Tools, and lots of them




On Saturday I helped a friend clear out his past father in laws house to prepare it for its closing.

He invited me to come over and look at the tools. I literally filled up my entire suv with them until no more would fit. I was not expecting this at all. These are just a few of the power tools he gave me today. I already carried in about 2/3 of the boxes that I managed to stuff into my car, and were also filled with other hand tools. These were just the tools that were siting out on shelves in the garage.  I will sell many of these tools acquired today and give him a very large kickback on the sales.

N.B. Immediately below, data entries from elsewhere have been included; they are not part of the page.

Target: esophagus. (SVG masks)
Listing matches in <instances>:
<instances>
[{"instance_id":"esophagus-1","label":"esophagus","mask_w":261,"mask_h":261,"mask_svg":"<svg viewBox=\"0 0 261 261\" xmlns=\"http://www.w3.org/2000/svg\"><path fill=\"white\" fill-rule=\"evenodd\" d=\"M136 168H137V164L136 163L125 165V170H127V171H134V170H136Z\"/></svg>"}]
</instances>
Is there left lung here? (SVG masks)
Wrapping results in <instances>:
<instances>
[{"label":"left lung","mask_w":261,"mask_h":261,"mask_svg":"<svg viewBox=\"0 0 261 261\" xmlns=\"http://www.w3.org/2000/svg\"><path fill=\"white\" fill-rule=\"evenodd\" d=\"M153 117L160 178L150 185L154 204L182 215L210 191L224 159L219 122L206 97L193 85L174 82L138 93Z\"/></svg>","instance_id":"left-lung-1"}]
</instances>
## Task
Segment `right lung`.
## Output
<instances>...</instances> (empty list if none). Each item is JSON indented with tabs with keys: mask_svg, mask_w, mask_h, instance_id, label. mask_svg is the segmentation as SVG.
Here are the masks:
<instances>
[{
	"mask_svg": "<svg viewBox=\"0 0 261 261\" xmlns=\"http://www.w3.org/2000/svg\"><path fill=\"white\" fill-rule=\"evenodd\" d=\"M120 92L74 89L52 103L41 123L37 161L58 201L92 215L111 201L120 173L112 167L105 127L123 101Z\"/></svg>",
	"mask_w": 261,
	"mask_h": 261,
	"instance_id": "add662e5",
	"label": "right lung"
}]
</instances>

He had a pile of stuff he needed gone, and the whole time acted like I was the one doing him a favor for picking it all up. I think I may have more than tripped up on my collection of  tools today. I'm looking forward to selling many of them off, and returning some large chunks of cash in the next couple of months back to my friend. Only about a third of the total haul is pictured here.

I'm actually going to have to go back to pick up many of the larger floor standing wood shop style pieces that he needs cleared out.

Its going to be fun going through all the boxes in the next few weeks. Is anyone here looking for a router? I now have at least 5 of them I will be looking to sell. Note: That he already went through them and set aside the stuff he planned to keep, the rest he just wanted out of the house, and whatever was left was going to be tossed in the dumpster. There was to much for him to keep them all.


----------



## Miyata FL. (Sep 8, 2018)




----------



## stoney (Sep 9, 2018)

Recovering, so I haven't been out the last 10 days. Got a few things in the mail, Torrington T10's and the Hubley motorcycle toy for the collection and a horn bracket


----------



## jd56 (Sep 9, 2018)

sorry, for being late this morning, as I over slept. But, it looks like Mark got things started.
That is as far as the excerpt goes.